2.   What is in the Introduction? : Lee Il and Nakahara Yusuke

The introduction in the exhibition catalog was written by Lee Il and Nakahara Yusuke, and Lee's was translated into Japanese by Lee Ufan and was immediately published during the period of the exhibition in the original Korean in Hongdai Hakbo (Campus Newspaper of Hong-Ik University). Nakahara's writing reveals his very careful approach to the exhibition. Throughout his lines, albeit far from short, his general thoughts come through, and one can get a sense of in what ways the terms '白色' and 'White Monochrome' came to be misused in critical writings after this moment of inception.

## PROVIDED DATA
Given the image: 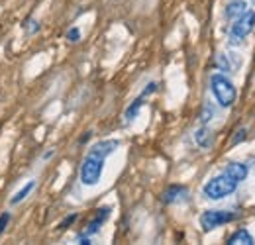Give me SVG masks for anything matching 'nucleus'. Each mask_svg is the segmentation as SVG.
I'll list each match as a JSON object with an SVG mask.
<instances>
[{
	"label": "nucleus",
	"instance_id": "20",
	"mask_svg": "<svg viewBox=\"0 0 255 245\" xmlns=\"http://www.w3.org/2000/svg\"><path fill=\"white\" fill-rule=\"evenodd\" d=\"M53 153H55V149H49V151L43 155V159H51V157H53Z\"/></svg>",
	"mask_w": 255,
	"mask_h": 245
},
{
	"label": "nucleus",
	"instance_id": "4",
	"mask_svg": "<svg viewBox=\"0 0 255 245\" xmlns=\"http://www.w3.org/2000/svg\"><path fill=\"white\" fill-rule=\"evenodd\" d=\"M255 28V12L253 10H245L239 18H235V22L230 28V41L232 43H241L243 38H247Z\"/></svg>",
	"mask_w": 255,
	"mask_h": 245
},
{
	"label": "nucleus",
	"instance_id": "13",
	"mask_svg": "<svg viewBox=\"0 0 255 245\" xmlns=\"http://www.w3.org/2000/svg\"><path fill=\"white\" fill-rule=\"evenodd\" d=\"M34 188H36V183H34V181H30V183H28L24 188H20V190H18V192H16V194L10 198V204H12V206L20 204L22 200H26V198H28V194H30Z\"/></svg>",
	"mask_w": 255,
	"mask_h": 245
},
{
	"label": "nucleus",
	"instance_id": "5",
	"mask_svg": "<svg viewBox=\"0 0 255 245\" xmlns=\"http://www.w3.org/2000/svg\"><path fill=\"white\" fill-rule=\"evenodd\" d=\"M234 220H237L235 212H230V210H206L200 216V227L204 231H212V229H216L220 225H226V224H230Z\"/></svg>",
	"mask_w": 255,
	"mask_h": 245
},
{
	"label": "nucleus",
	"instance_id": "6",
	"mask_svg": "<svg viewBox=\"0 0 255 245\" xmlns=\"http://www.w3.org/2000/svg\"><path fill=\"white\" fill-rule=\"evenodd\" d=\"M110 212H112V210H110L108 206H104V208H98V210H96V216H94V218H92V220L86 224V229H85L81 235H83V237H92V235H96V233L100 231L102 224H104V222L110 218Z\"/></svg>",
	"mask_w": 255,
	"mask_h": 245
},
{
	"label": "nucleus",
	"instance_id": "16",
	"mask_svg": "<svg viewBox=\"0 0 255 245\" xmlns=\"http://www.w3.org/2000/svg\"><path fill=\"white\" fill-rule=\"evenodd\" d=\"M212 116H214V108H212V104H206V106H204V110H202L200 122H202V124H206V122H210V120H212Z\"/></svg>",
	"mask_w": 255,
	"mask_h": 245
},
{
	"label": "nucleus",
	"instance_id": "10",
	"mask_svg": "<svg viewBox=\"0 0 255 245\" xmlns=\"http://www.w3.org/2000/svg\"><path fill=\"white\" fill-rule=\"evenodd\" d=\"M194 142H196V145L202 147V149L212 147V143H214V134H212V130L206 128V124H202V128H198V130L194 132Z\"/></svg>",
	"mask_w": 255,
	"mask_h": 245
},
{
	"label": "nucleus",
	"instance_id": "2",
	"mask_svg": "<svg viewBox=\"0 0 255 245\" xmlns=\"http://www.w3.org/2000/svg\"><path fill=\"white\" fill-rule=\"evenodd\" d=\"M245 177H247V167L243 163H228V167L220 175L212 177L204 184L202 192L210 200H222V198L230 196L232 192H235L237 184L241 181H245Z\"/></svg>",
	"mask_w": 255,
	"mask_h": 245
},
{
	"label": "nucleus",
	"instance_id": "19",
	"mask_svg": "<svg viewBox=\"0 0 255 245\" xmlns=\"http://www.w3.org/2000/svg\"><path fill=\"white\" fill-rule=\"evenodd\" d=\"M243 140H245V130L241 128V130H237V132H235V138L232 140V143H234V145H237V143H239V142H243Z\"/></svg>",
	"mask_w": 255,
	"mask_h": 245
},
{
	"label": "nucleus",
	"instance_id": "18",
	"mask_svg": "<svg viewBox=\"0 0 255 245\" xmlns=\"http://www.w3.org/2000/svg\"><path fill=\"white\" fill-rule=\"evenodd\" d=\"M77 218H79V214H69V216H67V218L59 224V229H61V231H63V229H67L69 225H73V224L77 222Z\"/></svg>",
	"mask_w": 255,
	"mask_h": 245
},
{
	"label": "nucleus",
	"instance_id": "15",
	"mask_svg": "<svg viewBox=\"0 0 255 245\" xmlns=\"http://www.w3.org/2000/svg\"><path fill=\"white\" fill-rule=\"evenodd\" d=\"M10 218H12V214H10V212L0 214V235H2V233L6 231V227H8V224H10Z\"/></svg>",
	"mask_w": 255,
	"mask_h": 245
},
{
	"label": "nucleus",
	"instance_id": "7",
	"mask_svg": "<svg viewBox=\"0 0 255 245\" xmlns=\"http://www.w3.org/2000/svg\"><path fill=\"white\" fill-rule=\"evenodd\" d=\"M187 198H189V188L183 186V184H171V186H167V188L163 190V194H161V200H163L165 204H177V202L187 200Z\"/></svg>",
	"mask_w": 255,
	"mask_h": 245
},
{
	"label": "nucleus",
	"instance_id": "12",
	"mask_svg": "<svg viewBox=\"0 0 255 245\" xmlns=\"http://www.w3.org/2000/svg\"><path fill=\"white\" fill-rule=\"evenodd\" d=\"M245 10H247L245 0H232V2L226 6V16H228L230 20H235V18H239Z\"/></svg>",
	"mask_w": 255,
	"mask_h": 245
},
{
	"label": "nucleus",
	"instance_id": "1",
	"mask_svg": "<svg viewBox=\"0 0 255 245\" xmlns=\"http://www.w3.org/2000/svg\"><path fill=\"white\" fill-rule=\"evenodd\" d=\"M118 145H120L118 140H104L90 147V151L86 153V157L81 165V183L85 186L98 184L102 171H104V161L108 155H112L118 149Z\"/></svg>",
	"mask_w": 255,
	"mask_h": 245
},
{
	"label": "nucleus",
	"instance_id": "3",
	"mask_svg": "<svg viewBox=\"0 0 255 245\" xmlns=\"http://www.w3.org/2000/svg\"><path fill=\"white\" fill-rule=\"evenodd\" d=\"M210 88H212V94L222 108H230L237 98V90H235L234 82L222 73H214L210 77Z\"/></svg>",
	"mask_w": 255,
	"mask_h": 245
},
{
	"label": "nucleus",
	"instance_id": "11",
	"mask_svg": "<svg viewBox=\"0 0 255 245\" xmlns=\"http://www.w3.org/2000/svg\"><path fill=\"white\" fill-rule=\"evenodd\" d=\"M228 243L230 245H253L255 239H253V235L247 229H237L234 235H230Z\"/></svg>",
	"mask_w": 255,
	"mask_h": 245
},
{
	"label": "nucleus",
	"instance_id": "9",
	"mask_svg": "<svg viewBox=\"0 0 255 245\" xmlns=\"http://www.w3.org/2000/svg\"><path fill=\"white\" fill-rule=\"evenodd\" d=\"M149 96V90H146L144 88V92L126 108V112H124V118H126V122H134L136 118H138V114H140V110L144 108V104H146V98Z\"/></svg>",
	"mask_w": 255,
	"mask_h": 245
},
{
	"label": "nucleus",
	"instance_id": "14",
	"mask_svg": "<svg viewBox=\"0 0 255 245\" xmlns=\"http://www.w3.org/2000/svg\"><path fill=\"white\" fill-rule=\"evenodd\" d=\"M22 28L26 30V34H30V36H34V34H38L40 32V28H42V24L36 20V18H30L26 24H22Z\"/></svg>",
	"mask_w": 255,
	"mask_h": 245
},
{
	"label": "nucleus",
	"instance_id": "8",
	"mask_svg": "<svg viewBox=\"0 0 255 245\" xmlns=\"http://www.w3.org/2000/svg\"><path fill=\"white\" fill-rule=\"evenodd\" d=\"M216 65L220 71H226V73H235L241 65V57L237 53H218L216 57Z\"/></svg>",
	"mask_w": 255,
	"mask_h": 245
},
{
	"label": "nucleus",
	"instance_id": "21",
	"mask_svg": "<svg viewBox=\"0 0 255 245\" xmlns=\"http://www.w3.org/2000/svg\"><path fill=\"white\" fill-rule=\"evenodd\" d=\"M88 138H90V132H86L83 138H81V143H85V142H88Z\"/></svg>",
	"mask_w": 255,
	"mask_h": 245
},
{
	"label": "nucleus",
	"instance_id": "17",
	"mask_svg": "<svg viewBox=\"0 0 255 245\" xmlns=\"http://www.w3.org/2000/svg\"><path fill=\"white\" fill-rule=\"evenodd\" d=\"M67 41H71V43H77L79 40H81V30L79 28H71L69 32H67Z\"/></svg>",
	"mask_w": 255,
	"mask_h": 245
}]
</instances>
* * *
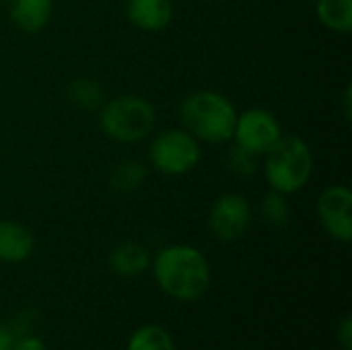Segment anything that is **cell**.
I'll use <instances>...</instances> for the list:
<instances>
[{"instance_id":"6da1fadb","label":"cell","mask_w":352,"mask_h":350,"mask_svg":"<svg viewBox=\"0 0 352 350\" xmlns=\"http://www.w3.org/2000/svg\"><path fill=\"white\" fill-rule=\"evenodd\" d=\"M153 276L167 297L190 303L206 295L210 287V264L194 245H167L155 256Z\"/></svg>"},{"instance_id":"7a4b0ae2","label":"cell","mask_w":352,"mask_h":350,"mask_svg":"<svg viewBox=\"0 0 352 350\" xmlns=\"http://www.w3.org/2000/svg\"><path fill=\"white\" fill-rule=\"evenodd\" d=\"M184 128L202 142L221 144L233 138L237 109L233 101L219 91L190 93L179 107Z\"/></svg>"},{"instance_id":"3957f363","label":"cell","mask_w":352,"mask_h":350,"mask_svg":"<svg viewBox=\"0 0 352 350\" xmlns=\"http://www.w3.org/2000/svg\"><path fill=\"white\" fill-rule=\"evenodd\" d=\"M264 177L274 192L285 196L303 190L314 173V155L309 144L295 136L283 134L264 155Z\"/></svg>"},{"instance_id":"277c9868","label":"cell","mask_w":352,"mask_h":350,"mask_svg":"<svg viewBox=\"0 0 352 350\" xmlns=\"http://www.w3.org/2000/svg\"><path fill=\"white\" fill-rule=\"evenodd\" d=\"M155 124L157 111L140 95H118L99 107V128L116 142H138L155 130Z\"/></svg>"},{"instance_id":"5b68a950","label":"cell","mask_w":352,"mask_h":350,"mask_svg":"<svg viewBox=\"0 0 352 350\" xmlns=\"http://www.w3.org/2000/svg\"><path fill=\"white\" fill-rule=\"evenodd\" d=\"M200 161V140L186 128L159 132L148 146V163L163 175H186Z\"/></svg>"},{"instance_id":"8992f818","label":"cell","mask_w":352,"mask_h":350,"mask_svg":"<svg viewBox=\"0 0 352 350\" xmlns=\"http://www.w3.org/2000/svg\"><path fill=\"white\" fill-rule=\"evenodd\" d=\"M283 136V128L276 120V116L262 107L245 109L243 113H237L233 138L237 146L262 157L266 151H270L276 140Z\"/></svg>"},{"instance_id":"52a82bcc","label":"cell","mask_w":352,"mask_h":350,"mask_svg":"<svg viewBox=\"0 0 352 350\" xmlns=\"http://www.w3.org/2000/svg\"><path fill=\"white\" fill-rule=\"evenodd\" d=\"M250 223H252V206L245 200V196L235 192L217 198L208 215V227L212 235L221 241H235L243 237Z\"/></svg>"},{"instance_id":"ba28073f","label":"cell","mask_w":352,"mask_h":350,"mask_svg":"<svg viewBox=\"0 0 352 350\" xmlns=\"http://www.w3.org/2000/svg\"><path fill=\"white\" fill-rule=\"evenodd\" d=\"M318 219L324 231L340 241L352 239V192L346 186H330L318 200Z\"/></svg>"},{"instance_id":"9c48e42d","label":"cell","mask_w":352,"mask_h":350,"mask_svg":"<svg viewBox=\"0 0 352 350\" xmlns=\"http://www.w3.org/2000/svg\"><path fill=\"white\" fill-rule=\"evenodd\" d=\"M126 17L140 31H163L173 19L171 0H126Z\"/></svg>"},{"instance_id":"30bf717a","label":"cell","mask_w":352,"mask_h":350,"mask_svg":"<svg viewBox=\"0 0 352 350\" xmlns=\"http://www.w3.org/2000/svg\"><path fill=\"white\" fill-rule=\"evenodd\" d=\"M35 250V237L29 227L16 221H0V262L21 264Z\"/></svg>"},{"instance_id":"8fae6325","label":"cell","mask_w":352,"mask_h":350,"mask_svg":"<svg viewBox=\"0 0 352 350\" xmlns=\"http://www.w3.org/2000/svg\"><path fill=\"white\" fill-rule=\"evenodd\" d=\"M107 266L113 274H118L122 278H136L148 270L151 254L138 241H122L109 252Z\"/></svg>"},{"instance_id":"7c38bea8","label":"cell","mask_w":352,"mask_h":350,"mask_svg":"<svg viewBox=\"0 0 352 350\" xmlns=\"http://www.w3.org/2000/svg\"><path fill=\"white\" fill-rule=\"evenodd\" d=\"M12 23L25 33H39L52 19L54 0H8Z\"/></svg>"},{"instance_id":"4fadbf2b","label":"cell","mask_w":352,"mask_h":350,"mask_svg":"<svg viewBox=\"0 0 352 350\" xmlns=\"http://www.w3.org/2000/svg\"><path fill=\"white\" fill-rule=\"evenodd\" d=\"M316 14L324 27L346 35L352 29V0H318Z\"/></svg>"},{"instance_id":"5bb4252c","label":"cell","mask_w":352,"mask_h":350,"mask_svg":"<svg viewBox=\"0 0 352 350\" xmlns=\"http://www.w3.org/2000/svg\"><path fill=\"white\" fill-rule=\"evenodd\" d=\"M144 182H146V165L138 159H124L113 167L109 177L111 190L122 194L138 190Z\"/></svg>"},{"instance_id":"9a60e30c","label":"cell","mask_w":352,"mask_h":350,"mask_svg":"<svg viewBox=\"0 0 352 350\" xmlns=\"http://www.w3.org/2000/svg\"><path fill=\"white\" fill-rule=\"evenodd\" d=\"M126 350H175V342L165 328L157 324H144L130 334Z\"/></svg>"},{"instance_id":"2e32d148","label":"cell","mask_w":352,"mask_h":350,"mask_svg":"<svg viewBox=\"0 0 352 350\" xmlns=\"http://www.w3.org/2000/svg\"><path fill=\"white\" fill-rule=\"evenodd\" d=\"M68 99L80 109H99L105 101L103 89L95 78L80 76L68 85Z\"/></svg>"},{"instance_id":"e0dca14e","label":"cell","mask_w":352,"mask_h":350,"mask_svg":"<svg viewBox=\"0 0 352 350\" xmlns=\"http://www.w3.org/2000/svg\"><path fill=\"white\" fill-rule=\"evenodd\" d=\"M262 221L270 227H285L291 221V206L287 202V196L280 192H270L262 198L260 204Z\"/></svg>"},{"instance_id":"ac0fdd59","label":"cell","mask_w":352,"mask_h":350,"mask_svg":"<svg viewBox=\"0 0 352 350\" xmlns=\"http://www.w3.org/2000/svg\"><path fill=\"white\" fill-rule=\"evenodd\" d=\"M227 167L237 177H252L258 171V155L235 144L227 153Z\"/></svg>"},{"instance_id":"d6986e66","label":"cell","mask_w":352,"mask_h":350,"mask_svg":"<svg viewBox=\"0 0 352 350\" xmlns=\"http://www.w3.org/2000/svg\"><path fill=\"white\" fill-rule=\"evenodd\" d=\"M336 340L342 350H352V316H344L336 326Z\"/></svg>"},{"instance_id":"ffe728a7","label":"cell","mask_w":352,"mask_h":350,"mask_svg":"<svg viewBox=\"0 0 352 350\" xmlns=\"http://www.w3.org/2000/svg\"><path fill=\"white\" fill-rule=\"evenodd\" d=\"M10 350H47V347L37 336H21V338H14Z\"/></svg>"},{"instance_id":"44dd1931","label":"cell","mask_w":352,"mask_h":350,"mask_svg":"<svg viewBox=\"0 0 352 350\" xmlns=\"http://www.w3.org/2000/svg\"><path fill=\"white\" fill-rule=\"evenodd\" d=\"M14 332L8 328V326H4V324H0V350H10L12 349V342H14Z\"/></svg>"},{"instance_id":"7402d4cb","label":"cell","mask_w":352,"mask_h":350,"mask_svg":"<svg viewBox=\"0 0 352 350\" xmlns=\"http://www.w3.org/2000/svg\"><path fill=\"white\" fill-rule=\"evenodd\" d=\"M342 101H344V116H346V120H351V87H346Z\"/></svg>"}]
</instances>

## COMPLETE THE FOLLOWING
1: Retype the passage on the exhibition catalog introduction word for word. Begin at the words "2.   What is" and stop after "moment of inception.".
2: In the passage on the exhibition catalog introduction, what lets a reader of Nakahara's writing sense how the terms '白色' and 'White Monochrome' later came to be misused? Answer in one to three sentences.
3: Answer these questions from the passage on the exhibition catalog introduction:
(a) Who wrote the introduction in the exhibition catalog?
(b) Who translated Lee's introduction into Japanese?
(c) In which publication did Lee's introduction appear in the original Korean?

## RESULTS FOR THE EXERCISE
1:
2.   What is in the Introduction? : Lee Il and Nakahara Yusuke

The introduction in the exhibition catalog was written by Lee Il and Nakahara Yusuke, and Lee's was translated into Japanese by Lee Ufan and was immediately published during the period of the exhibition in the original Korean in Hongdai Hakbo (Campus Newspaper of Hong-Ik University). Nakahara's writing reveals his very careful approach to the exhibition. Throughout his lines, albeit far from short, his general thoughts come through, and one can get a sense of in what ways the terms '白色' and 'White Monochrome' came to be misused in critical writings after this moment of inception.

2: His general thoughts come through across his lines, which are far from short. Because of this, a reader can sense how the terms came to be misused in critical writings after the exhibition.

3:
(a) Lee Il and Nakahara Yusuke
(b) Lee Ufan
(c) Hongdai Hakbo (Campus Newspaper of Hong-Ik University)